LED ZEPPELIN – Boxed Set 2 (1993 Atlantic)
Take a trip back to September, 1993. Led Zeppelin had no greatest hits albums available and just three years previous, the monstrous Led Zeppelin box set was a smash hit. I believe it was the most successful box set ever at the time!
It was, however, just a sampling of Zeppelin’s catalogue. A generous sampling, but a sampling nevertheless. 31 album tracks were missing, as it was just a four disc set. The missing tracks are not throwaways though. How could you say that about “Good Times, Bad Times”, “Living Loving Maid”, “Out On The Tiles”, “The Rover”?
So, predictably, three years later came Box Set 2 with all those tracks plus the recently discovered “Baby Come On Home”. The result is a complementary set; you really can’t have one without the other. Having both sets is how I originally heard the Zeppelin catalogue, and I do have a certain nostalgia for these sets.
Much like the first box, this set was lovingly sequenced and remastered by Jimmy Page himself. As such, the track order takes you on a journey of sorts. Unfortunately it’s just not as epic a journey as the first box. How can there be? With no “Kashmir” or “Stairway” available, it could never be as monumental. Still, it’s a pretty cool trip. Starting you off on disc one with “Good Times, Bad Times” and closing disc 2 with the melancholy “Tea For One”, this tracklist does what it was meant to do. Sandwiched between there are some of the best Zeppelin album cuts of all time.
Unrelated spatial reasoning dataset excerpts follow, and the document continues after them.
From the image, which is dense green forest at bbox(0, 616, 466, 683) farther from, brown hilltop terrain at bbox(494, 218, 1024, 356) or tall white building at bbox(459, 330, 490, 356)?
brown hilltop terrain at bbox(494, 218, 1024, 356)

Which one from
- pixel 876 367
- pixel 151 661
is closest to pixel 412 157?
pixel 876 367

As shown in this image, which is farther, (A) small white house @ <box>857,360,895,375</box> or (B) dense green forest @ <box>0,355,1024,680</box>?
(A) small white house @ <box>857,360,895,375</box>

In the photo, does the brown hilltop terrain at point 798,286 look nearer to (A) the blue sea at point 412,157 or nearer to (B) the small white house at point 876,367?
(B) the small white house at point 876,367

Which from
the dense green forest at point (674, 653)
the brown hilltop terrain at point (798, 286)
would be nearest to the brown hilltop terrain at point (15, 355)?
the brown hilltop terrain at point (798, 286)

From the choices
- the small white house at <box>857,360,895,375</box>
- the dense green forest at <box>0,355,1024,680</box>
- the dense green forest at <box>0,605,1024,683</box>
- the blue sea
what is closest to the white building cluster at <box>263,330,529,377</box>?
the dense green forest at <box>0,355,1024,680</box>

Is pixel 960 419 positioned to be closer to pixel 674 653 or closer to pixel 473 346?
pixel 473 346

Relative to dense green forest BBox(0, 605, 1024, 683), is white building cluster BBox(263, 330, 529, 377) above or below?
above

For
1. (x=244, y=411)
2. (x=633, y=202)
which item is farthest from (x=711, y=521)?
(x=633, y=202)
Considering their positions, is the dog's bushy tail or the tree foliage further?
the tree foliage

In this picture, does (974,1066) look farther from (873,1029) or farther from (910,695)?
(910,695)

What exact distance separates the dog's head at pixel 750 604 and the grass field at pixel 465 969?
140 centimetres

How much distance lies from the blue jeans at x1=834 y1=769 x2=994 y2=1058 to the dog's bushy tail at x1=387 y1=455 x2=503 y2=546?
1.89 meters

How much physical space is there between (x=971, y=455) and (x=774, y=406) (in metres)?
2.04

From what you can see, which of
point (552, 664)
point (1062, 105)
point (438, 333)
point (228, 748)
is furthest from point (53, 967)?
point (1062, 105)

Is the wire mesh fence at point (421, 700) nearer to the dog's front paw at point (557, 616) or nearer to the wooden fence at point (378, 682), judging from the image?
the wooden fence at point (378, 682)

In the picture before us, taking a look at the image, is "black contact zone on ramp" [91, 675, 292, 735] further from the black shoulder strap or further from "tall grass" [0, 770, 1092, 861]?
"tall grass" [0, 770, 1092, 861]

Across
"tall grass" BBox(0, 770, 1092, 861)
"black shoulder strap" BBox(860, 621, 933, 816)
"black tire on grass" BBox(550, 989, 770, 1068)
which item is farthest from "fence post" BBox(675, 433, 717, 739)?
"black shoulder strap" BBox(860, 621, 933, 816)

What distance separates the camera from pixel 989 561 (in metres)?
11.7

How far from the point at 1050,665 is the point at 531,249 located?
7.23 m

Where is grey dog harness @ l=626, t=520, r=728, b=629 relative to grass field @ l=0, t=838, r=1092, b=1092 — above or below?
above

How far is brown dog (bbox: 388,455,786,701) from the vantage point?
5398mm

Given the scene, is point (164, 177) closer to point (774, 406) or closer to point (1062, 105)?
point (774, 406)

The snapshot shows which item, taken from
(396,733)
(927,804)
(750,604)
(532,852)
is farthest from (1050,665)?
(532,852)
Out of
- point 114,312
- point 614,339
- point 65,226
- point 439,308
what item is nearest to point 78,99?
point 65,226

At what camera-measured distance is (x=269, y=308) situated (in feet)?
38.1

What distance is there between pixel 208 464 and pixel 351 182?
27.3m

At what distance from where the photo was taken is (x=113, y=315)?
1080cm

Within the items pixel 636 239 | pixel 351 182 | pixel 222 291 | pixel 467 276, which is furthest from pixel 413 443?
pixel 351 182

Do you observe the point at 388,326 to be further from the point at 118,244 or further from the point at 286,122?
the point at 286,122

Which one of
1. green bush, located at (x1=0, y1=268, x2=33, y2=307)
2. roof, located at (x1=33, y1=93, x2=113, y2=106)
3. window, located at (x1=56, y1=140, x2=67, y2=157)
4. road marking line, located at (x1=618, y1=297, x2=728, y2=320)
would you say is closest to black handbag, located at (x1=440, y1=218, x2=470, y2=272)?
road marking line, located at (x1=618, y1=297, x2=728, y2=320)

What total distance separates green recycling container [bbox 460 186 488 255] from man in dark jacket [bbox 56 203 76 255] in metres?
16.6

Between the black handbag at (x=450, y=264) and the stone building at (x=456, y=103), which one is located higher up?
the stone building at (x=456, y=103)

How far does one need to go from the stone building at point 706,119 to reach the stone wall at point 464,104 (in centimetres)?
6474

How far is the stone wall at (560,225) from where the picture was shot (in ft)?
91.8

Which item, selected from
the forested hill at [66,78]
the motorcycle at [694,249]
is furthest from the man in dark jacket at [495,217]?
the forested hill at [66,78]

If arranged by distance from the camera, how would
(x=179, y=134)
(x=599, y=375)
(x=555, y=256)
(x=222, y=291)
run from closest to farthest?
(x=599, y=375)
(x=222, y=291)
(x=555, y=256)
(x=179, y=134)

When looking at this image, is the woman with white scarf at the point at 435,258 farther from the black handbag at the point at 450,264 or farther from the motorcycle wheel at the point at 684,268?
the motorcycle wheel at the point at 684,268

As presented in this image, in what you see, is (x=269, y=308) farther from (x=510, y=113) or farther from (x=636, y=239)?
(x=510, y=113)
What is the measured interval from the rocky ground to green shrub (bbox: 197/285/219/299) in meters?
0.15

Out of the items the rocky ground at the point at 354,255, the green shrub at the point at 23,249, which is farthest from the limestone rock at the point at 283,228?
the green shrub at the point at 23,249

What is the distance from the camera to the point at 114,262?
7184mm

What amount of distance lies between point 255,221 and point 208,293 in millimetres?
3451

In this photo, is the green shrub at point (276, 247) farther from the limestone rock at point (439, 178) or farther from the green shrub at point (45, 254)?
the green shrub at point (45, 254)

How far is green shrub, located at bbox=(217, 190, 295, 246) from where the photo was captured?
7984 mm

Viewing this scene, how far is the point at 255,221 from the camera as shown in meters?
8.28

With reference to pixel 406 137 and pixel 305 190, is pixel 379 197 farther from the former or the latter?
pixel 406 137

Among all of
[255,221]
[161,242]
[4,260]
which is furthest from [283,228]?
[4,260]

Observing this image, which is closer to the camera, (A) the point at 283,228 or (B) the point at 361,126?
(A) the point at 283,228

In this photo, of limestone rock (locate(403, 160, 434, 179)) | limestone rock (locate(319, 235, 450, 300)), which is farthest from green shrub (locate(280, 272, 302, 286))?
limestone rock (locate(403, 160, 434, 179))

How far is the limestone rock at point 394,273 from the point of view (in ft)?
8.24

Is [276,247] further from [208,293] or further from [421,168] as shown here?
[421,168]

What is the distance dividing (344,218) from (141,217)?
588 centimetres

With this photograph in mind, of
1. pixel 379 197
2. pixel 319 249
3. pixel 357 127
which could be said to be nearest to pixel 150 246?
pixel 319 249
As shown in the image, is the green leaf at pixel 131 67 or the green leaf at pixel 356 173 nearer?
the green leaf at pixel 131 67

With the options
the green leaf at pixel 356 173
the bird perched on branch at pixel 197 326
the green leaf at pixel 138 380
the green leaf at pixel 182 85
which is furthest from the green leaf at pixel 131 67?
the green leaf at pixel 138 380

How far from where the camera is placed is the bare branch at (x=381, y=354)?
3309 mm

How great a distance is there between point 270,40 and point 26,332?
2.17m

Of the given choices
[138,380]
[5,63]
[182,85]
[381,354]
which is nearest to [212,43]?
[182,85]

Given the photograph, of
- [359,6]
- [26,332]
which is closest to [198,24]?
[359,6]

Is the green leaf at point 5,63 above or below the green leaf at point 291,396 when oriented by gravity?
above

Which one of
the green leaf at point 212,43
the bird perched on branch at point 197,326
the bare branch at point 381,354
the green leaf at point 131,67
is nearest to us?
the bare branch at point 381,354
I don’t think I need to go over highlights. I do? Alright. “Down By the Seaside” is simply gorgeous, one of my personal favourite Zeppelin songs. It’s in my top five for sure. Although it’s a bit silly, I dig the country hoe-down of “Hot Dog”. It’s certainly the heaviest country music I ever heard. With John Bonham on drums, how could it not be? “That’s the Way” is another beauty, acoustic and pretty. It’s “Carouselambra” that throws me the most, a complex swirl of synthesizers and howling Plant vocals.
The sound quality was great for its time, but technology, tastes and standards change. The songs have been remastered since, and will be again. Personally I have no qualms with the sound and I still enjoy this box to this day, even though I own the massive 10-disc Complete Studio Recordings as well. Really, my only issue was the inclusion of just one previously unreleased song. “Baby Come On Home” is a wonderful slice of soul, a young Plant belting about a cheating woman while Pagey plays some elegant notes behind him. Yet, as we saw later with the release of the BBC Sessions, there was more in the vaults. Why couldn’t “The Girl I Love She Got Long Black Wavy Hair” or “Something Else” be included here much like “Traveling Riverside Blues” was included on the first box set? We know Jimmy has dug up more rarities since.
It is what it is. Maybe it was a bit shameful to bait die-hard fans with one new song, but the remastering of the set was also considered a major selling feature. The set, being only a 2 disc set, is physically much smaller than the original, and contains one new essay, by David Fricke. The packaging is quite beautiful, and everything from the cover art to the layout echoes the first box. Clearly, you are meant to have both.